TASK DIRECTIONS:
Answer the following from the text on depression below.
(a) What does the writer compare treating depression to?
(b) What share of Americans do statistics show suffer from depression?
(c) What vow does the writer make?

DOCUMENT SECTION:
○ ○ ○ ○
I can understand why people are confused when I tell them that I am depressed, how is anyone supposed to know what depression looks like when no one will discuss it. While I have grown more and more comfortable discussing my depression with my close family and friends, but very few of those closest to me understand what it really means.  It doesn’t mean I am just “feeling sad” or that it is a result of a situation that I am going through. My depression is clinical, it is a result of a chemical imbalance in my brain and when the chemicals are off balance, my life is thrown out of balance. When someone with asthma can’t breathe, they need to use their inhaler and when I am depressed, I need help balancing the chemicals in my brain to treat the symptoms.

Symptoms of depression vary for everyone. It is common to think that depression just means that someone is sad, withdrawn, and going through a rough time, but they can snap out of it if they tried.  I can’t speak for what others experience, but the cocktail of symptoms that I experience with depression are:

  • Irritability
  • Uncontrollable Negative Thoughts
  • Exhaustion
  • General Feelings of Worthlessness
  • Lack of Interest to Engage in Social Activities
  • Increased Anxiety
  • Feelings that there is no solution or resolution to these feelings
  • Desire to Give Up

Many of these symptoms can be invisible, which can make suffering from them even harder.

Something to Talk About 

Statistics show that 1 in 10 Americans suffer from depression, so why aren’t we running 5Ks for depression? Our health is a private and personal matter, but without bringing attention and (and more importantly private funding) to an issue, how can we expect a change?

So let’s start talking.  I am making a vow to break the gag order and discuss mental health openly and honestly. I will raise awareness with my voice in person and here, on this blog. I ask that you consider taking the same vow. You may be surprised about what you learn once you start.
○ ○ ○ ○
DATA BELOW:

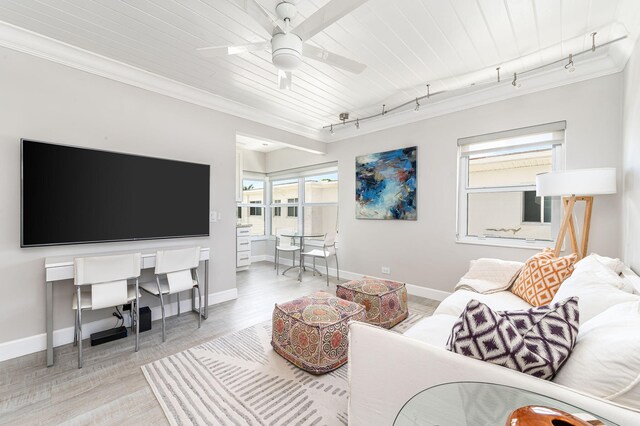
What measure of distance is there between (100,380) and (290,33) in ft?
9.00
○ ○ ○ ○
ANSWER SECTION:
(a) Someone with asthma who cannot breathe and needs to use an inhaler.
(b) 1 in 10.
(c) To break the gag order and discuss mental health openly and honestly.